In the Support material section both app-assembly-1.0.jar and app_2.12-1.0.jar are available for download, skipping the jar creation.
- first_n: selects from the beginning of the data Array as many centroids as specified by -cn.
- evenly_spaced: selects a specified number of centroids evenly spaced in the data vector.
- default:
For each point of the Array the Euclidean distance of that point from all the centroids is calculated.
Then, for each point is going to be returned a tuple which contains the id of the centroid which is the nearest to the point, a counter that is used to find the total number of points in the specific cluster and the actual point.
Once that is done, for each centroid is going to be calculated the total number of point in that cluster and the average of all the points. The average is the new cluster centroid that is going to be used for the next iteration of the algorithm. - early_halting:
This implementation does the exact same thing as the default one, but it tries to enhance performances using the early halting technique when calculating the distance between every point and every centroid. - early_halting_unraveling:
In combination with the early halting, it also reduces the number of loop during the computation of the algorithm, decreasing the computational costs.
- max:
This version of just continues to compute K-Means until all the iterations are executed, even in the case that a stable version has been already found. - similarity:
If the centroids values are stable respecting a specified tolerance. Euclidean distance is used to calculate the distance between the previous iteration centroids and the currents: if the distance is less than the tolerance, then the algorithm can stop and it will return the results. In the unfortunate circumstance that stability is never reached, computation will stop when max iterations are reached.
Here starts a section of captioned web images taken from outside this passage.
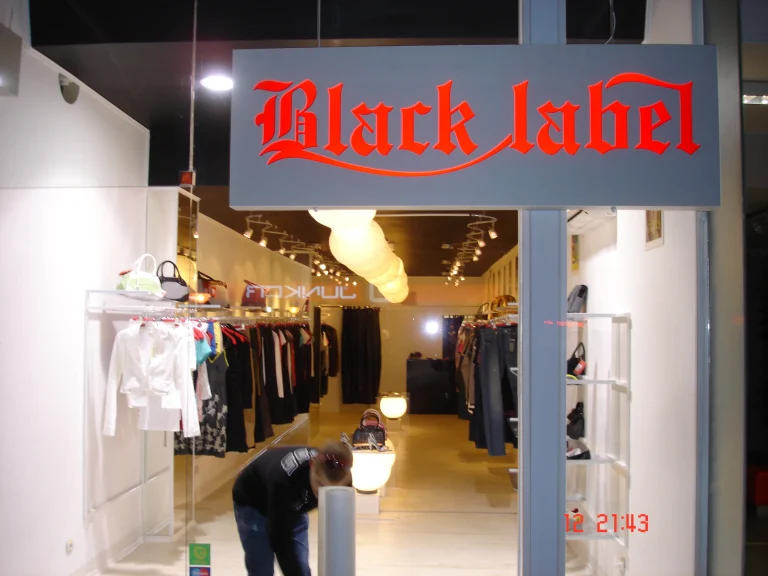 Вход на магазин за дрехи с надпис Black Label и витрина, показваща подредени закачалки с облекла и интериорно осветление.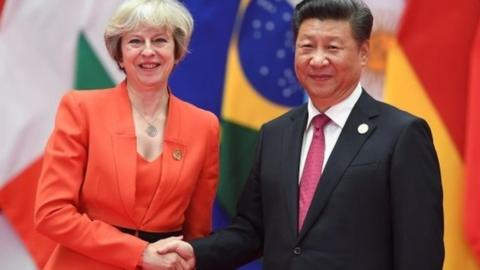 Theresa May and Chinese premier Xi Jinping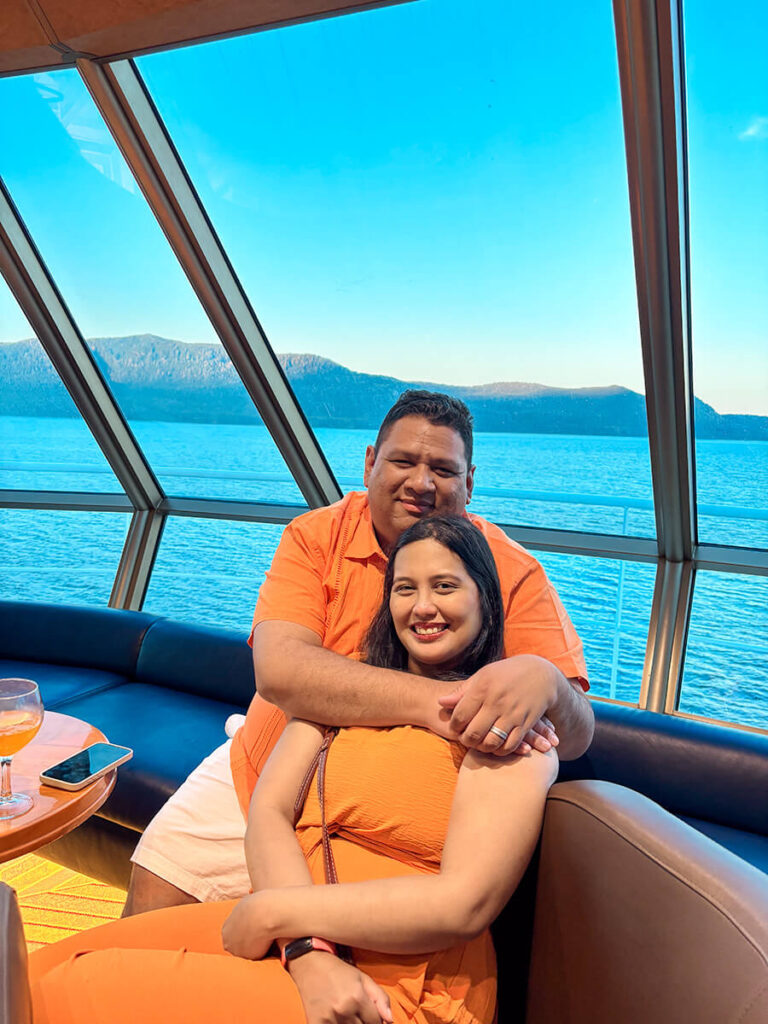 Hannah and Cecilio sitting in Crow's Nest Bar on Holland America Zaandam, dressed in orange outfits for the Orange Party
The core of the code is in the package kMeans, which contains the actual computational logic of the K-Means clustering algorithm.
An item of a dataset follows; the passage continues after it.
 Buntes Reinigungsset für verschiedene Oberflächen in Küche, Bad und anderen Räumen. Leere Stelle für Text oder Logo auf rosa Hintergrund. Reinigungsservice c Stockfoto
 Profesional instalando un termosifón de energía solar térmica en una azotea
When running the program, as seen before, there are different options that can be set, which define how the data is actually going to be handled. These can be found in the versions package: the objects present are InitCentroidSelectors, MapReduces and EndConditions, and in each of them there is the implementation of different versions to get the result.
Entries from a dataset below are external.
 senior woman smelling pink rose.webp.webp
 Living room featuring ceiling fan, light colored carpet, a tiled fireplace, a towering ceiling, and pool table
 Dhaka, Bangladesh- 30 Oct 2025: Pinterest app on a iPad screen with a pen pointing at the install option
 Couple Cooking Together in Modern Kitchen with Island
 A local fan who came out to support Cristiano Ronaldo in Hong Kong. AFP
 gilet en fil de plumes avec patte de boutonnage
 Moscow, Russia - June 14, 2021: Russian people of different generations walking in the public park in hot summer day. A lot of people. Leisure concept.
The KMeans object defines the logic structure of the algorithm; in order to create the object easily there is the KMeansBuilder, in which are set also the algorithm options taken as input.
The other package is utils, in which there are utility objects used for example to handle arguments, to upload the data file or to create the SparkContext correctly.
Four tests were conducted a Spark standalone cluster that runs locally on a single computer:
- Changing number of Spark cluster's worker.
- Trying different combinations of the algorithms specified by the -cs, -mr, -ec arguments.
- Changing number of centroids (-cn argument).
- Changing data size (from the three .seq files).
More details and results can be read in the technical report available in the Support material section.
In the release section of this repository, along the source code, it's possible to download:
- app-assembly-1.0.jar:
Standalone jar described in the how to run section. - app_2.12-1.0.jar:
Support jar described in the how to run section. - seq_files.rar:
Archive containing three different .seq files that can be passed to the -d argument; the three files contain 1, 2 and 10 Million points to analyze. - vm_spark_hadoop.rar:
Archive containing an .ova file to recreate a working virtual machine that has everything needed (as seen in the Technical setup section) in order to run a standalone Spark cluster.
The vm runs Ubuntu 20.04.03 LTS and has "spark" both as username and password. - technical_report.pdf:
Technical report describing in details what tests were conducted in the project and the obtained results.